I had previously asked this question by may not have been clear enough on my explanation of my particular situation. My previous question was voted as a duplicate of how to get the return value from a thread in python?
Perhaps I should have explained more. I had already read and tried the referenced thread, but nothing that I did from there seemed to work. (I could be just implementing it incorrectly).
My main class that does all the work and data transformation is:
class SolrPull(object):
def __init__(self, **kwargs):
self.var1 = kwargs['var1'] if 'var1' in kwargs else 'this'
self.var2 = kwargs['var2'] if 'var2' in kwargs else 'that'
def solr_main(self):
#This is where the main data transformation takes place.
return(self.flattened_df)
I need to create multiple objects and have them pull from a Solr database and transform data synchronously in different threads.
My arguments must be passed to the SolrPull class, not to the solr_main function.
I need to wait for those returns before continuing with processing.
I tried a couple of different answers from the referenced thread, but nothing worked.
Using the accepted answer for that thread, I did:
class TierPerf(object):
def pull_current(self):
pool = ThreadPool(processes=5)
CustomerRecv_df_result = pool.apply_async(SolrPull(var1='this', var2='that').solr_main())

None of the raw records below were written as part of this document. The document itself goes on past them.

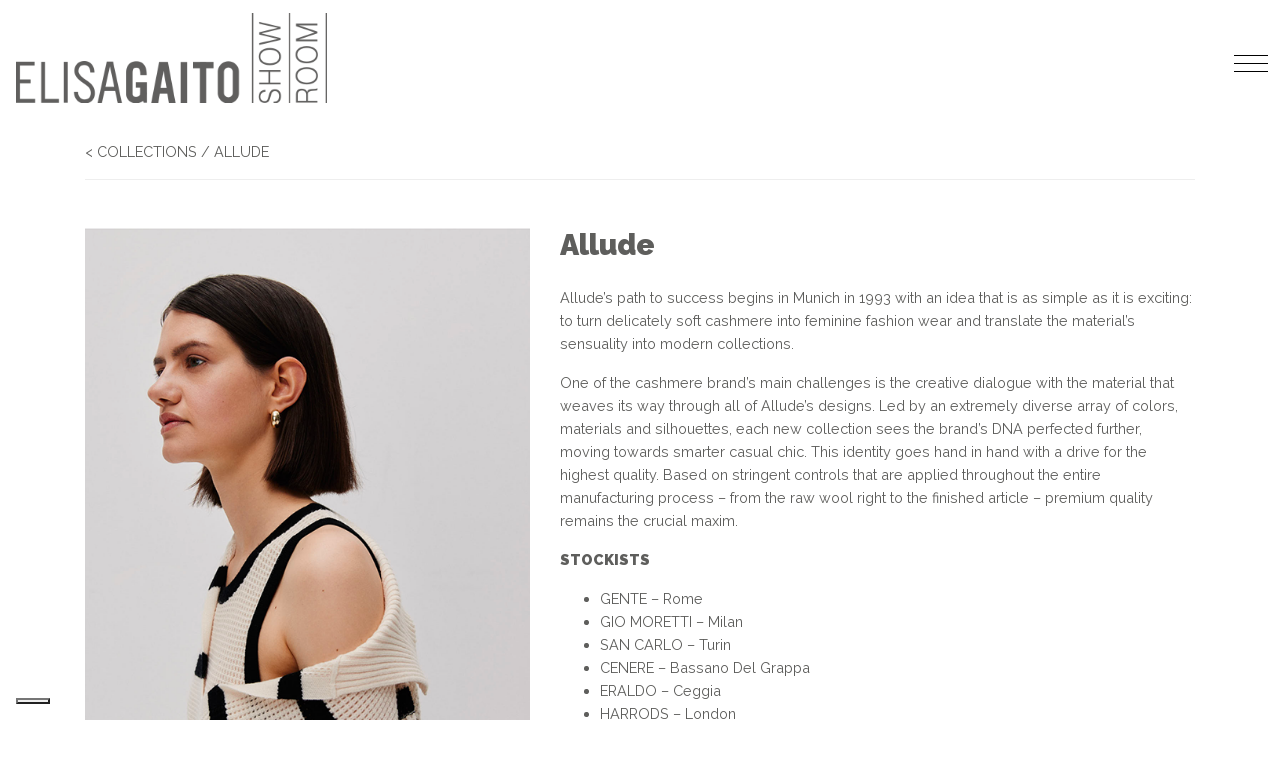

--- FILE ---
content_type: application/javascript
request_url: https://www.elisagaito.com/wp-content/themes/webag_3/public/app.js?ver=6.9
body_size: 219
content:
(window["webpackJsonp"] = window["webpackJsonp"] || []).push([["app"],{

/***/ "./assets/custom/js/app.js":
/*!*********************************!*\
  !*** ./assets/custom/js/app.js ***!
  \*********************************/
/*! no static exports found */
/***/ (function(module, exports) {

/*javascript e css custom da includere secondo la logica di Encore*/

/***/ })

},[["./assets/custom/js/app.js","runtime"]]]);
//# sourceMappingURL=[data-uri]

--- FILE ---
content_type: application/javascript; charset=utf-8
request_url: https://cs.iubenda.com/cookie-solution/confs/js/139753.js
body_size: -315
content:
_iub.csRC = { showBranding: false, publicId: '77453881-6db6-11ee-8bfc-5ad8d8c564c0', floatingGroup: false };
_iub.csEnabled = true;
_iub.csPurposes = [4,3,1];
_iub.cpUpd = 1702912052;
_iub.csT = 0.025;
_iub.googleConsentModeV2 = true;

APS_df_result = pool.apply_async(SolrPull(var1='this', var2='that').solr_main())
self.CustomerRecv_df = CustomerRecv_df_result.get()
self.APS_df = APS_df_result.get()
But the pulls and transformation do not happen synchronously. Then when I do the .get(), I get the error 'DataFrame object is not callable'.
As an end result, I need to be able to synchronously call SolrPull(*args).solr_main() and return pandas dataframe that will then be used for further processing.